A light string passes over a frictionless pulley. To one of its ends a mass of 6kg is attached to the other end mass of 10kg is attached. The tension of the thread is
a) 24.5N
b) 2.45N
c) 79N
d) 73.5N

Answer 1

Hint: To calculate the tension in the thread we need to draw the free body diagram of the masses attached to the thread on the either side. Further we need to calculate the net force on each of the masses and obtain an expression for tension in the string. Tension in a string always acts opposite to the action of gravitational force on it.

Complete step-by-step solution:
To begin with let us first draw the free body diagram and obtain the net force on each of the masses.

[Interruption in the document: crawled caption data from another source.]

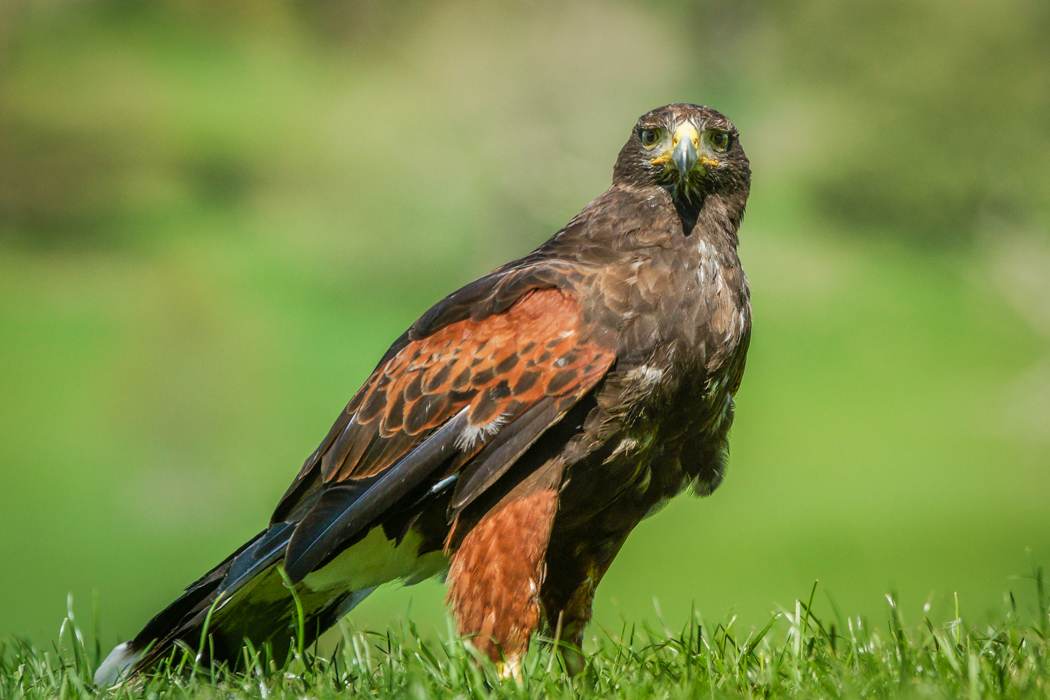 Buzzard on the ground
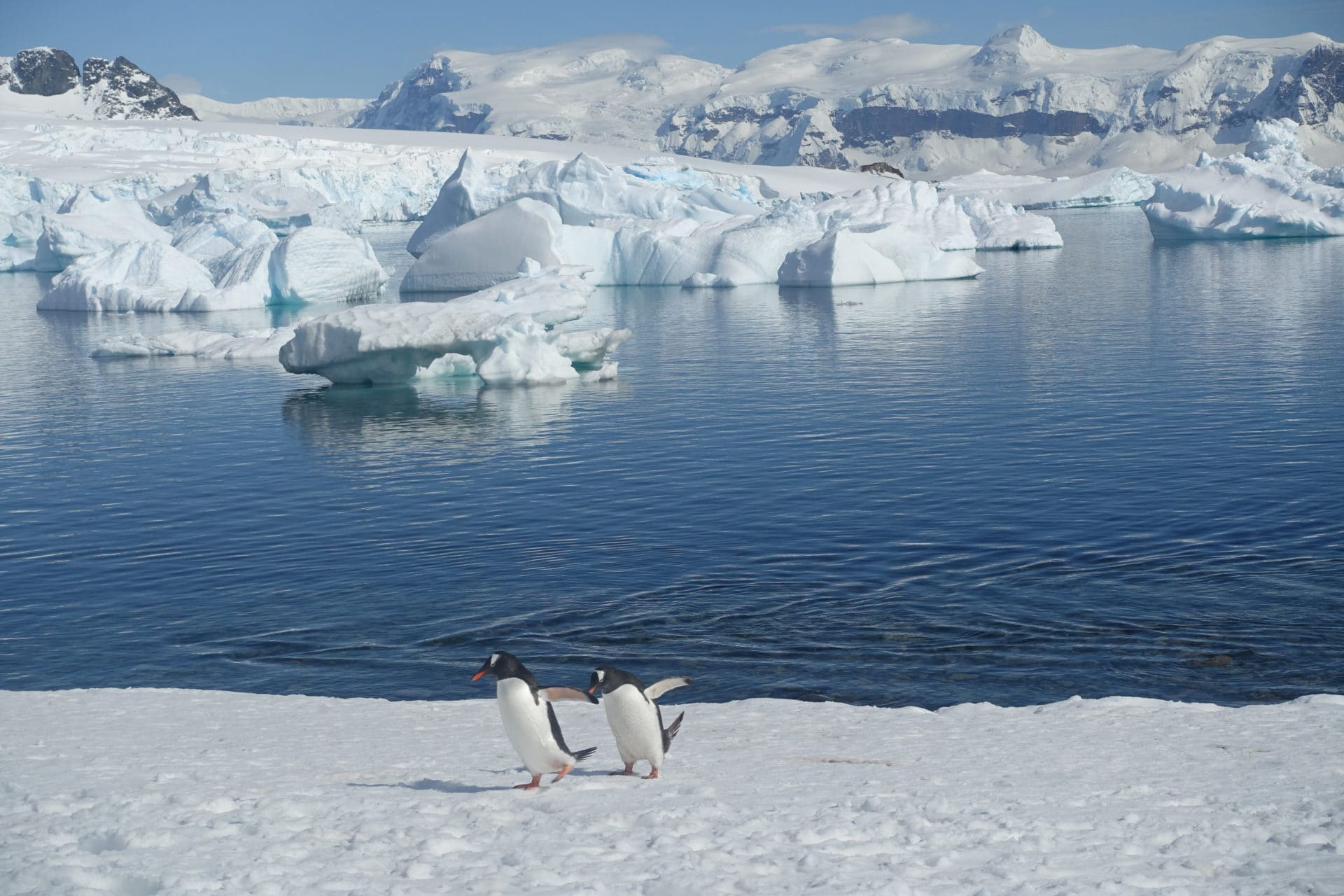 Two penguins walking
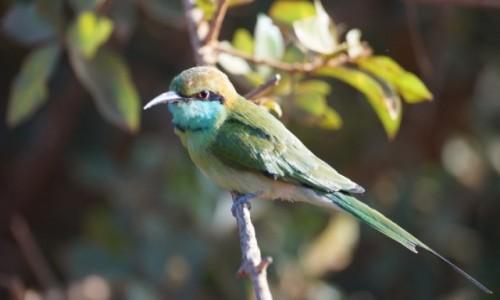 SRI LANKA / Yala / Yala / Kolorowy ptak, nie malowany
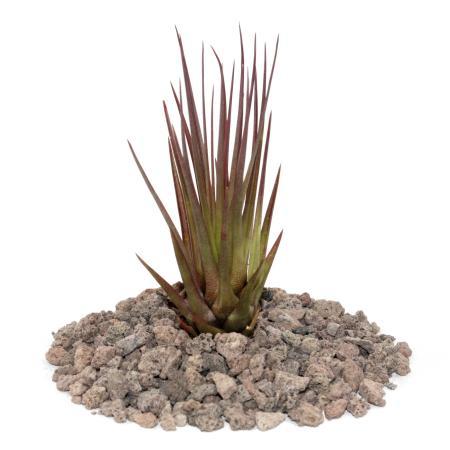 Tillandsia melanocrater tricolor - rot - lose Pflanze -  klein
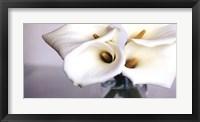 Springplicity II Framed Print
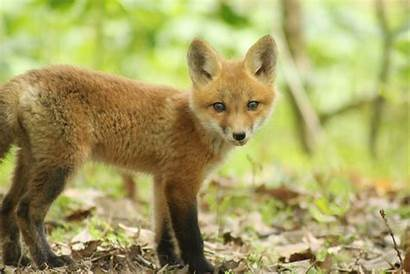 Furry Animals Foxes Fox Wallpapers Mammals Furries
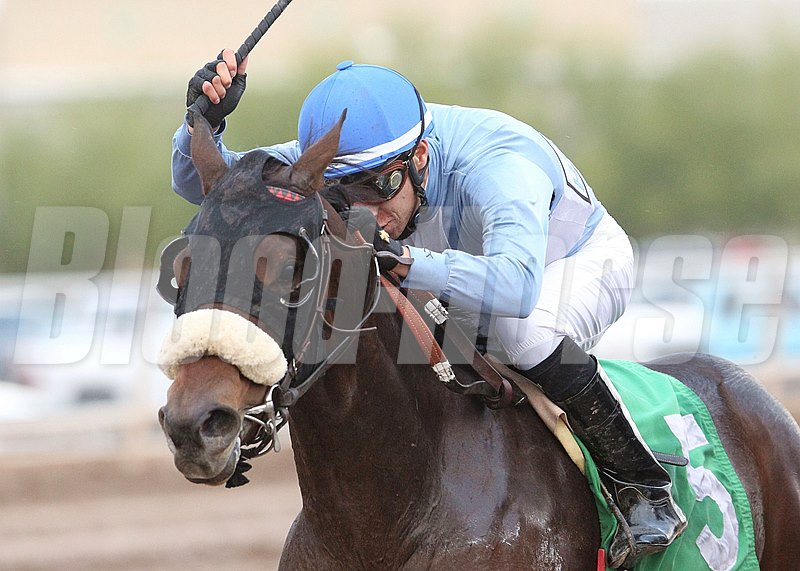 Lazy Daisy May rides to victory in the Arizona Breeders' Futurity Fillies at Turf Paradise in Phoenix, Arizona.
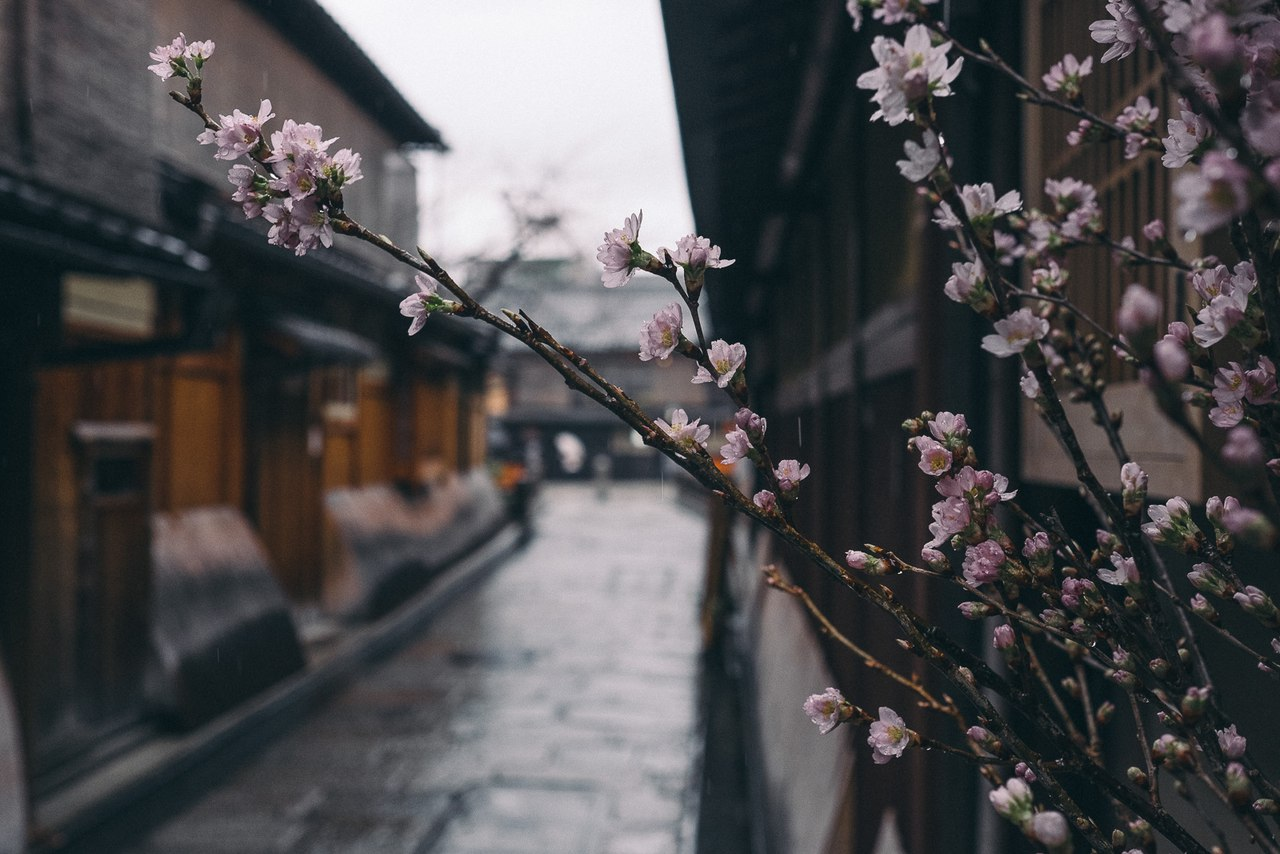 Japan by RECO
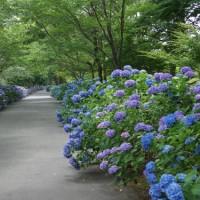 宮リバー度会パークの紫陽花見てきました~(^^)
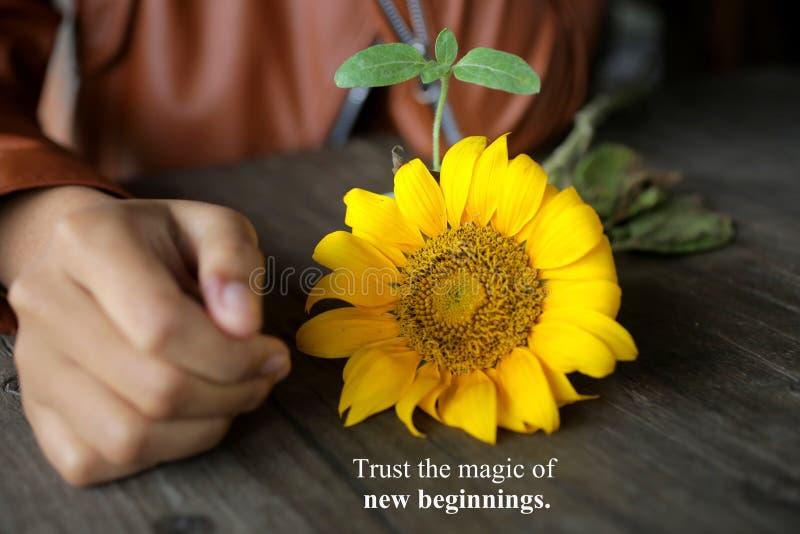 Citação inspiradora - confie na magia dos novos começos Com a mão de uma jovem mulher, o girassol amarelo floresce e sua planta imagens de stock
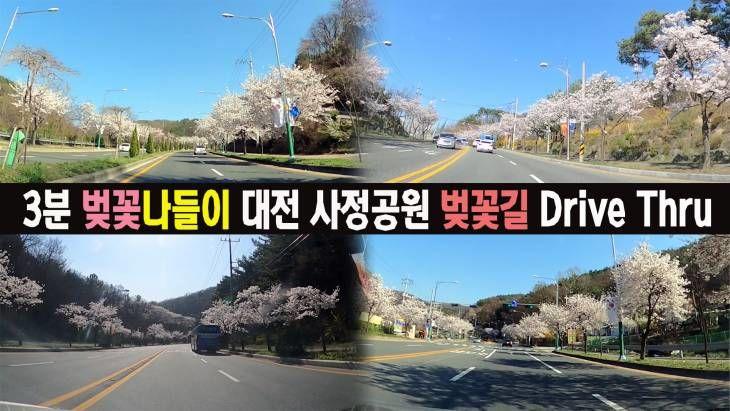 [영상]3분 벚꽃 나들이(?) 대전 사정공원 벚꽃길 Drive Thru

If we see the above free body diagram the mass M=10kg moves downwards, while the mass m=6kg moves upwards. Both of the masses move with common acceleration i.e. a. The net force on mass M is,
$Ma=Mg-T...(1)$ where g is the acceleration due to gravity and T is the tension in the rope. Similarly, the net force on m is given by, $ma=T-mg...(2)$ where g is the acceleration due to gravity and T is the tension in the rope. Dividing equation 1 by 2 we get,
$\begin{align}
  & \Rightarrow \dfrac{Ma}{ma}=\dfrac{Mg-T}{T-mg} \\
 & \Rightarrow \dfrac{M}{m}=\dfrac{Mg-T}{T-mg} \\
 & \Rightarrow MT-Mmg=mMg-Tm \\
 & \Rightarrow MT+Tm=mMg+Mmg \\
 & \Rightarrow T(M+m)=2mMg \\
 & \Rightarrow T=\dfrac{2mMg}{M+m} \\
\end{align}$
Hence from the above equation the tension in the thread across the pulley is,
$\begin{align}
  & \Rightarrow T=\dfrac{2mMg}{M+m} \\
 & \Rightarrow T=\dfrac{2\times 6\times 10\times 9.8}{10+6}=\dfrac{1176}{16}=73.5N \\
\end{align}$
Hence the correct answer is option d.

Note: It is to be noted that the above thread is assumed to be massless. Hence we can conclude that the tension at every point on the thread is constant. But in reality the thread also has mass, as a result the tension along the thread will be more at higher points from the point where the mass is attached to the thread.